** start of Input records **
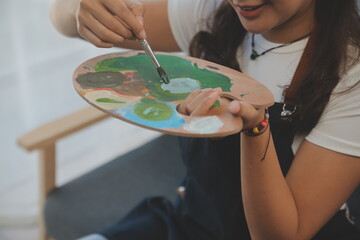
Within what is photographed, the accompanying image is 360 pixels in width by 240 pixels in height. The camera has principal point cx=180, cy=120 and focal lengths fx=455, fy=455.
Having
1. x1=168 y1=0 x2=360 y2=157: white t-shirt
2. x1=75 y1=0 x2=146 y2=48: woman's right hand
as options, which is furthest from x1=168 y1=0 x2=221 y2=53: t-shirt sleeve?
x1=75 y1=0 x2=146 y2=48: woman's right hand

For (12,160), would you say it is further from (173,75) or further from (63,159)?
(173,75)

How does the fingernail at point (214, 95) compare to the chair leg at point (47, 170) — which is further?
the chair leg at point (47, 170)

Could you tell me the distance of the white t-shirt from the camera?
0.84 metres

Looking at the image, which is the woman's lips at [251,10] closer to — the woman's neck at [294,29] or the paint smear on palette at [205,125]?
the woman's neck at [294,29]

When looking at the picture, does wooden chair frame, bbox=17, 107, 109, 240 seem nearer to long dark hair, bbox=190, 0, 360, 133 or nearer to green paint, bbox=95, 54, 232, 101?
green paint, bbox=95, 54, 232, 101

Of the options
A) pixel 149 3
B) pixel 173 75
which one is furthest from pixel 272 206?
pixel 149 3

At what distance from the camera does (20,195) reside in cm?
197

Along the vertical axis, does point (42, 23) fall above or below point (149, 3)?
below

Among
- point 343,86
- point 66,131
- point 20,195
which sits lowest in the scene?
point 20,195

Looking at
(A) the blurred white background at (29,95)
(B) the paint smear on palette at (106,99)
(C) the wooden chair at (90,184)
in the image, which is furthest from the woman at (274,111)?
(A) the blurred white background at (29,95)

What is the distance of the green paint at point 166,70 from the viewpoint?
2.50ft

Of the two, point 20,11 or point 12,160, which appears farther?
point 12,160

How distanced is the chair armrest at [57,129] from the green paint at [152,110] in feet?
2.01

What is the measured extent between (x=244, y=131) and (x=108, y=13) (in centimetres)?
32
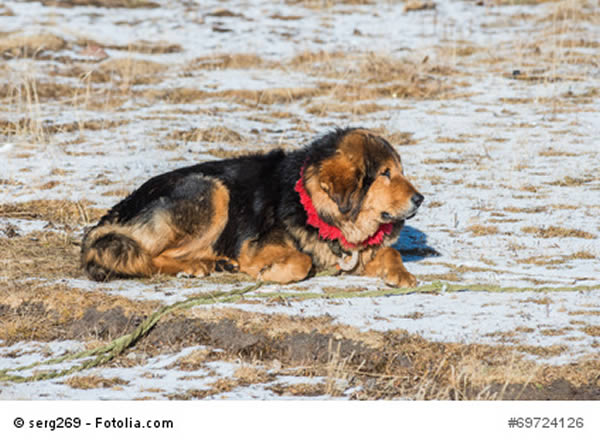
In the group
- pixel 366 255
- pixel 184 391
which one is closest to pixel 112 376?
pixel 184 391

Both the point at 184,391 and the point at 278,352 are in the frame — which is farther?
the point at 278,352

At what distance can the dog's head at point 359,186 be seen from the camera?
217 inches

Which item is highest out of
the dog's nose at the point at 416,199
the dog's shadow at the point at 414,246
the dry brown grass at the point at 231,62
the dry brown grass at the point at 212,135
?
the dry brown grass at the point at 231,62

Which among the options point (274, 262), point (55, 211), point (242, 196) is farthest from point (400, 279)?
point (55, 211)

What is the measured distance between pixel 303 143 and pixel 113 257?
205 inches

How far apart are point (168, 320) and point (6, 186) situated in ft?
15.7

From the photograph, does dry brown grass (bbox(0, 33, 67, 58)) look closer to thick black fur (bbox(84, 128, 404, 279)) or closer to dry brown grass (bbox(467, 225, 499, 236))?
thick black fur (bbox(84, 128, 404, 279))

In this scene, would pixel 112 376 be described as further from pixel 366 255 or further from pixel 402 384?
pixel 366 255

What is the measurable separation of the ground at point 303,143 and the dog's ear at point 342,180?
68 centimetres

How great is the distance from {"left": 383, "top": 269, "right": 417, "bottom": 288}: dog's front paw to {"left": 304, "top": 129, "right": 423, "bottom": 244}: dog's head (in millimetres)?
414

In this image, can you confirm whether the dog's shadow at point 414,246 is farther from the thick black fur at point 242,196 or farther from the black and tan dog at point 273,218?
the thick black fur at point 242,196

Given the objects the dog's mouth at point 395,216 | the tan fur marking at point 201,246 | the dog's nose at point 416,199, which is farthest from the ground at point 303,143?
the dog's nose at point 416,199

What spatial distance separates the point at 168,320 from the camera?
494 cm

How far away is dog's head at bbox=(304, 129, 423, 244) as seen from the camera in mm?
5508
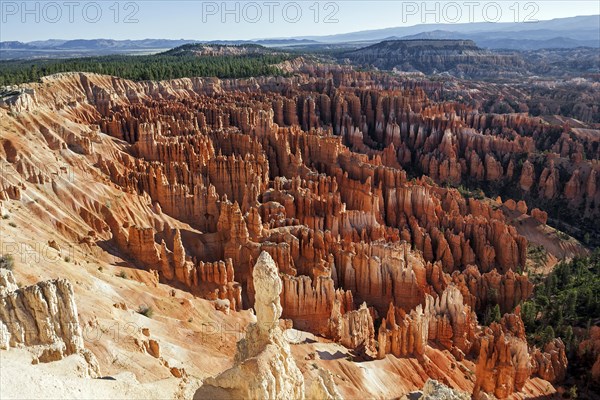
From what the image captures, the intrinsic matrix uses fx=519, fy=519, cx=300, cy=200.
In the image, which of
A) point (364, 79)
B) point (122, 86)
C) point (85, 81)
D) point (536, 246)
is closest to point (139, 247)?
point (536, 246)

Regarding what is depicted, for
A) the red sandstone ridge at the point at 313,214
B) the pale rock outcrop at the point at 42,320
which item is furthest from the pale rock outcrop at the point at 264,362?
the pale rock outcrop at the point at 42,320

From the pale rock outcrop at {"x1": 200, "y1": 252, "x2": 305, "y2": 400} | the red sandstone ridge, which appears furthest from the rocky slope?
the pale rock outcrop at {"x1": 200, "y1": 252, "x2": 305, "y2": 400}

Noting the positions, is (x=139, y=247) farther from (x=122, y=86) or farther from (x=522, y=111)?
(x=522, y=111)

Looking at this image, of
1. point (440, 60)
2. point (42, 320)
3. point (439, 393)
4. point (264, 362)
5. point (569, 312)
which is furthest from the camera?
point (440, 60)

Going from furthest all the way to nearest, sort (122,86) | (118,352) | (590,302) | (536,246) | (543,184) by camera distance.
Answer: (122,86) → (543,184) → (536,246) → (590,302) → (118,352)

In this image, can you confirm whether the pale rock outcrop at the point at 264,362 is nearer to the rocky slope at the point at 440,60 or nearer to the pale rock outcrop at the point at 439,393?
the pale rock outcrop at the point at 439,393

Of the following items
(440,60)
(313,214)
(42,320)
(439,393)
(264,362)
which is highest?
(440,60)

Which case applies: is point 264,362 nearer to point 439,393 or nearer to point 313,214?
** end of Input records **
**Stated problem**
Copy out each record shown above without alteration, skipping any picture.

**Response**
Within what is photographed, the accompanying image is 360 pixels in width by 240 pixels in height. The camera has principal point cx=180, cy=120 and focal lengths fx=455, fy=455.
Having
1. x1=168 y1=0 x2=360 y2=157: white t-shirt
2. x1=75 y1=0 x2=146 y2=48: woman's right hand
as options, which is furthest from x1=168 y1=0 x2=221 y2=53: t-shirt sleeve?
x1=75 y1=0 x2=146 y2=48: woman's right hand

For (12,160), would you say it is further from (173,75) or further from (63,159)?
(173,75)

How does the fingernail at point (214, 95) compare to the chair leg at point (47, 170) — which is further?
the chair leg at point (47, 170)

Could you tell me the distance of the white t-shirt from the camera?
0.84 metres

Looking at the image, which is the woman's lips at [251,10] closer to — the woman's neck at [294,29] or the paint smear on palette at [205,125]?
the woman's neck at [294,29]

When looking at the picture, does wooden chair frame, bbox=17, 107, 109, 240 seem nearer to long dark hair, bbox=190, 0, 360, 133 or nearer to green paint, bbox=95, 54, 232, 101?
green paint, bbox=95, 54, 232, 101

Of the options
A) pixel 149 3
B) pixel 173 75
which one is furthest from pixel 272 206?
pixel 149 3

At what distance from the camera does (20,195) reside in cm?
197

Along the vertical axis, does point (42, 23) fall above or below point (149, 3)?
below

Among
- point 343,86
- point 66,131
- point 20,195
which sits lowest in the scene?
point 20,195

Looking at
(A) the blurred white background at (29,95)
(B) the paint smear on palette at (106,99)
(C) the wooden chair at (90,184)
in the image, which is furthest from the woman at (274,111)?
(A) the blurred white background at (29,95)

What is the distance of the green paint at point 166,70 from the viewpoint?
2.50ft

Of the two, point 20,11 or point 12,160, which appears farther?
point 12,160

How distanced is the chair armrest at [57,129] from the green paint at [152,110] in feet?
2.01

What is the measured extent between (x=244, y=131) and (x=108, y=13) (in centimetres)?
32
In the group
- pixel 366 255
- pixel 184 391
which one is closest to pixel 112 376?
pixel 184 391

Both the point at 184,391 and the point at 278,352 are in the frame — which is farther?
the point at 278,352

At what distance can the dog's head at point 359,186 be seen from the camera?
217 inches

Which item is highest out of
the dog's nose at the point at 416,199
the dog's shadow at the point at 414,246
the dry brown grass at the point at 231,62
the dry brown grass at the point at 212,135
?
the dry brown grass at the point at 231,62

Which among the options point (274, 262), point (55, 211), point (242, 196) is farthest from point (400, 279)?
point (55, 211)

What is the measured distance between pixel 303 143 and pixel 113 257?
205 inches

How far apart are point (168, 320) and point (6, 186) situated in ft?
15.7

From the photograph, does dry brown grass (bbox(0, 33, 67, 58)) look closer to thick black fur (bbox(84, 128, 404, 279)) or closer to dry brown grass (bbox(467, 225, 499, 236))?
thick black fur (bbox(84, 128, 404, 279))

In this scene, would pixel 112 376 be described as further from pixel 366 255 or further from pixel 402 384?
pixel 366 255

What is the measurable separation of the ground at point 303,143 and the dog's ear at point 342,180?
68 centimetres

How great is the distance from {"left": 383, "top": 269, "right": 417, "bottom": 288}: dog's front paw to {"left": 304, "top": 129, "right": 423, "bottom": 244}: dog's head (in millimetres)?
414

In this image, can you confirm whether the dog's shadow at point 414,246 is farther from the thick black fur at point 242,196 or farther from the black and tan dog at point 273,218?
the thick black fur at point 242,196

Given the objects the dog's mouth at point 395,216 | the tan fur marking at point 201,246 | the dog's nose at point 416,199, which is farthest from the ground at point 303,143?
the dog's nose at point 416,199

What spatial distance separates the point at 168,320 from the camera?
494 cm

How far away is dog's head at bbox=(304, 129, 423, 244) as seen from the camera in mm?
5508
From what the image captures, the intrinsic matrix uses fx=519, fy=519, cx=300, cy=200.
In the image, which of
A) point (364, 79)
B) point (122, 86)
C) point (85, 81)
D) point (536, 246)
is closest to point (139, 247)?
point (536, 246)

Regarding what is depicted, for
A) the red sandstone ridge at the point at 313,214
B) the pale rock outcrop at the point at 42,320
which item is furthest from the pale rock outcrop at the point at 264,362?
the pale rock outcrop at the point at 42,320

From the pale rock outcrop at {"x1": 200, "y1": 252, "x2": 305, "y2": 400} | the red sandstone ridge, which appears furthest from the rocky slope?
the pale rock outcrop at {"x1": 200, "y1": 252, "x2": 305, "y2": 400}

Noting the positions, is (x=139, y=247) farther from (x=122, y=86) or farther from (x=522, y=111)?
(x=522, y=111)

Looking at this image, of
1. point (440, 60)
2. point (42, 320)
3. point (439, 393)
4. point (264, 362)
5. point (569, 312)
which is furthest from the camera?
point (440, 60)

Going from furthest all the way to nearest, sort (122,86) | (118,352) | (590,302) | (536,246) | (543,184) by camera distance.
Answer: (122,86) → (543,184) → (536,246) → (590,302) → (118,352)

In this image, can you confirm whether the pale rock outcrop at the point at 264,362 is nearer to the rocky slope at the point at 440,60 or nearer to the pale rock outcrop at the point at 439,393?
the pale rock outcrop at the point at 439,393

Of the following items
(440,60)
(313,214)
(42,320)
(439,393)
(264,362)
which is highest?
(440,60)

Which case applies: is point 264,362 nearer to point 439,393 or nearer to point 313,214?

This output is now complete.